Sanctorum explained that the addition of cow myoglobin to a plant-based burger injects a meaty taste and aroma, as well as red colouration - but the mammoth myoglobin had an even more noticeable impact.

He said: "When the mammoth myoglobin is added instead, it tastes even more intense - more meaty. And chemical analysis confirmed that.

"More aromatic compounds associated with grilled meat are present than in the case of cow myoglobin."

Who knows, perhaps one day we'll be eating actual mammoth burgers.
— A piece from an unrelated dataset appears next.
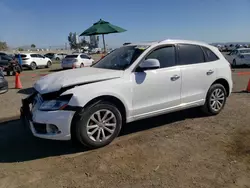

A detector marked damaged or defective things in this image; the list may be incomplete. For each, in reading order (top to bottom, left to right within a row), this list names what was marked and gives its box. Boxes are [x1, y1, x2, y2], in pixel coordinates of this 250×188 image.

You might think that's impossible, but one company is actually on a mission to bring them back.

The project is the brainchild of Colossal - a company that wants to bring thousands of woolly mammoths back into the world in the not so distant future.

Ben Lamm (left) and George Church of Colossal.
Colossal

Without getting too far into the actual science - because, unsurprisingly, it's rather complicated - this isn't exactly cloning; rather, they want to take mammoth genetics and put them into existing Asian elephants, the mammoth's closest modern day relative.

The company is founded by geneticist George Church and technology entrepreneur Ben Lamm, and the latter told LADbible it could be a 'f***ing cool' way of protecting the planet.

"There is no silver bullet when it comes to climate change," he said.

"It's going to take a while to get to Arctic re-wilding, we're going to have our first few calves in four to six years, and it's going to take six to seven years before they can be truly self-sustainable and knocking down trees, so it's going to take a while.

"We need to be looking at solar and alternative energy sources, we need to be moving to electric, there's a million other things that humanity needs to do.

"I don't think that Colossal is the be all and end all, but it is a natural plan and what’s nice about it is that we think we can sequester a lot of carbon and keep the permafrost cooler and we think that we can suppress a lot of methane from being released.

"Methane is about 30 times worse for the world than carbon. There is more carbon and methane trapped in the Arctic than anywhere else.

"Our hope is that we can get to thousands of elephants in a reasonable time period, and if we can, we can really play a role in suppressing carbon and methane in the Arctic, that's our goal and that's where I think we can leave the biggest impact."

Suffice to say, they have a mammoth task on their hands.